Growing up with him, Tallia had felt like a criminal in jail. Kevin forbade her to date. He insisted teenage girls were all promiscuous tarts as hot for sex as any teenage boy, and couldn’t be trusted not to sleep around. When he even thought he saw her looking at a boy, Kevin would go crazy. He would lecture her for hours about what creeps men were and how they preyed on women, telling her explicitly what depraved sexual things men wanted to do to her. He would accuse her of all sorts of imagined indiscretions and go into graphic detail about things Tallia, at fifteen, had never even heard about.
Since leaving home Tallia had led a very quiet life. After her father’s abandonment and Kevin’s lessons, she had a profound fear of making herself vulnerable to a man and being used. She avoiding men as much as possible and had even happily chosen a profession that was dominated by women.
Costa Eustakhios however, was not the sort of man a woman could ignore. He dominated every setting that he was in, filled any room in which he stood. He was a big, dark, alpha who demanded attention and submission simply by drawing breath.
Tallia had never been in the presence of such a force of nature. It was scary the way he made her feel, though she hated to admit it was also oddly exhilarating, not unlike standing in the charged atmosphere before a storm. She was both attracted and repelled by him, a combination that threw her off balance, leaving her unsure how to react, how to protect herself.

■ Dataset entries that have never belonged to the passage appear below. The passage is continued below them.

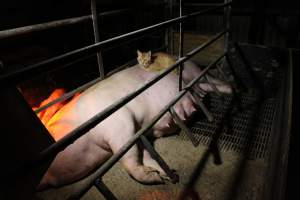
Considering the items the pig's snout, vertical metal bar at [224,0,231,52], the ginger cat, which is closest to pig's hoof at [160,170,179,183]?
the ginger cat

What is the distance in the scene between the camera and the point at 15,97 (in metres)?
1.17

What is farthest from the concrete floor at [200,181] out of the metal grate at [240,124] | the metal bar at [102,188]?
the metal bar at [102,188]

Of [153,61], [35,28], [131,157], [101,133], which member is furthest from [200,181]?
[35,28]

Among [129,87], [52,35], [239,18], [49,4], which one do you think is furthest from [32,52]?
[239,18]

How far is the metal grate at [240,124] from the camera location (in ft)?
9.02

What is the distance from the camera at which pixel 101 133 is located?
2354 millimetres

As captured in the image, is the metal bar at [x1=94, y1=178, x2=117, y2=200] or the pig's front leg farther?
the pig's front leg

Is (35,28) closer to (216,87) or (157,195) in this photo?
(157,195)

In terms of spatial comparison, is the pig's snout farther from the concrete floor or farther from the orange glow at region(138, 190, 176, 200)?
the orange glow at region(138, 190, 176, 200)

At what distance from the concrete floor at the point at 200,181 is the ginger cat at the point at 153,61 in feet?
3.73

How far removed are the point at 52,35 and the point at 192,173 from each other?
426 centimetres

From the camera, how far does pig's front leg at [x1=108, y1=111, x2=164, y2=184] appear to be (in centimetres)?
229

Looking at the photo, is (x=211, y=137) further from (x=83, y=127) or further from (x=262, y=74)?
(x=83, y=127)

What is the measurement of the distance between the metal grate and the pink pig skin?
58 cm
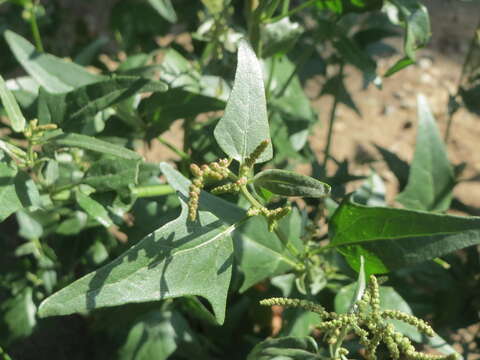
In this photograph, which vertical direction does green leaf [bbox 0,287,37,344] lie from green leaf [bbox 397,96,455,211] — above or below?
below

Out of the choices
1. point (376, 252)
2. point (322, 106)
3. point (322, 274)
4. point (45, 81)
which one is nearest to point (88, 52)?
point (45, 81)

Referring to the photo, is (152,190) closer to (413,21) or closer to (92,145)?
(92,145)

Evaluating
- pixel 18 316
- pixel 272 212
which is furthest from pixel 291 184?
pixel 18 316

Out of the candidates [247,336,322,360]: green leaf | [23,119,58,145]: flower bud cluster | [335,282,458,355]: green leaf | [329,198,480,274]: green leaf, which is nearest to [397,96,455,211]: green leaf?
[335,282,458,355]: green leaf

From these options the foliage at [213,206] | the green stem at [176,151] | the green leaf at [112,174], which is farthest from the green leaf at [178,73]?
the green leaf at [112,174]

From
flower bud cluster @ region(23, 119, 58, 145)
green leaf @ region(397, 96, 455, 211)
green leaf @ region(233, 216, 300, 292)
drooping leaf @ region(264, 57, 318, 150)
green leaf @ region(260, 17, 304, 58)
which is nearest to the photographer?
flower bud cluster @ region(23, 119, 58, 145)

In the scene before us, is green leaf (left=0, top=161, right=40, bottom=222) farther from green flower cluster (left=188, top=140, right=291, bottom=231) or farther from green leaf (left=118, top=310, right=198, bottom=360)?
green leaf (left=118, top=310, right=198, bottom=360)

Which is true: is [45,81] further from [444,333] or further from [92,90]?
[444,333]
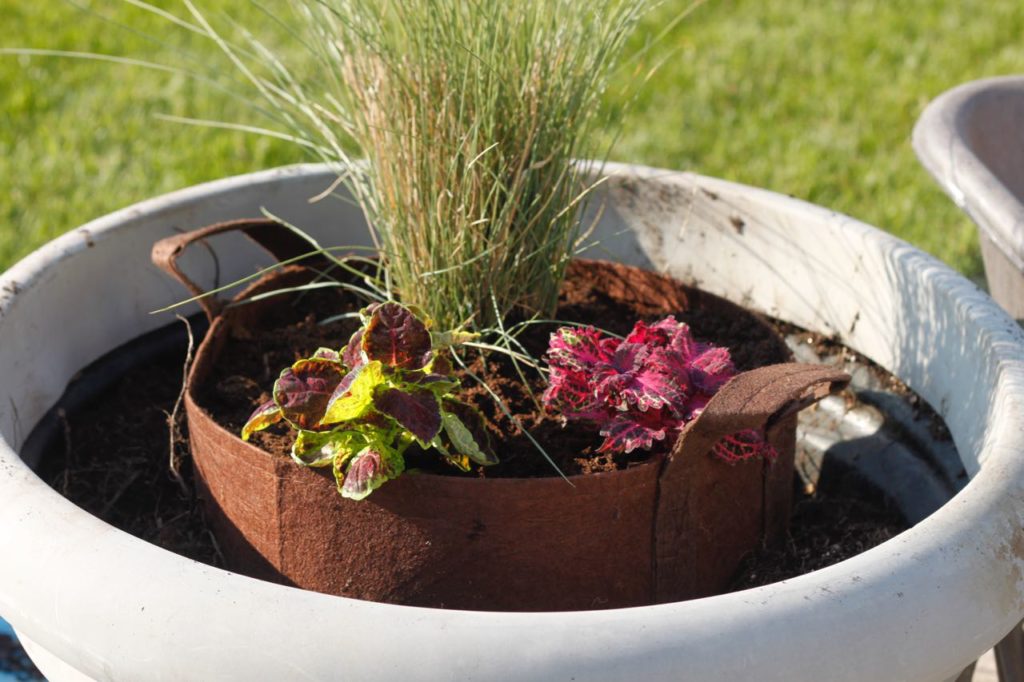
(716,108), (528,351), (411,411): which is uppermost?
(411,411)

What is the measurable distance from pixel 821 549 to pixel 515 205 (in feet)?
1.91

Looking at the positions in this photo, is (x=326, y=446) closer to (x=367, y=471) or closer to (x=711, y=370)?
(x=367, y=471)

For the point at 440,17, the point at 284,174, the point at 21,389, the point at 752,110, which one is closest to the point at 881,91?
the point at 752,110

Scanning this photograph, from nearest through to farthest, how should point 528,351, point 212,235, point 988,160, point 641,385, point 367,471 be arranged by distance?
point 367,471 < point 641,385 < point 528,351 < point 212,235 < point 988,160

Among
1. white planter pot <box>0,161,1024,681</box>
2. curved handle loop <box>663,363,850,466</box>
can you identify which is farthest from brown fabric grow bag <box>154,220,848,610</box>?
white planter pot <box>0,161,1024,681</box>

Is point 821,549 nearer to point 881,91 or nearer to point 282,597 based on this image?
point 282,597

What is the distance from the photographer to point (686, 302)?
5.49ft

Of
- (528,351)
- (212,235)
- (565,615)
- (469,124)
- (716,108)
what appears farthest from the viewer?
(716,108)

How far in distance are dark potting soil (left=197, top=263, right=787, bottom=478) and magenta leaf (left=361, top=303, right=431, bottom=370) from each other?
0.24 feet

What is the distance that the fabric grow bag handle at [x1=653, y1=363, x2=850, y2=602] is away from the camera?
1171 millimetres

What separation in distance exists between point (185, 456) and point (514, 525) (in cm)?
62

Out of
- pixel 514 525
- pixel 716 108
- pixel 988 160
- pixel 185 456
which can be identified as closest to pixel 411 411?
pixel 514 525

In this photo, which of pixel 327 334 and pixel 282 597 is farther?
pixel 327 334

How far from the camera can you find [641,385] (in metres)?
1.23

Fleetingly, she wished she could leave and never see him again. It might be the coward’s way, but it seemed safest. He didn't like her, and his overwhelming personality threatened her in a way she didn't quite understand. He made her feel intensely female and starkly exposed, as if she were prey and he an inescapable predator. Even more disconcerting, she wasn’t even sure she wanted to get away.
Shaken by that strange thought, Tallia knew for her own safety she should avoid him, yet that was impossible given their current situation. With a sense of giddy anticipation, she checked her appearance in a full-length mirror and then left her room.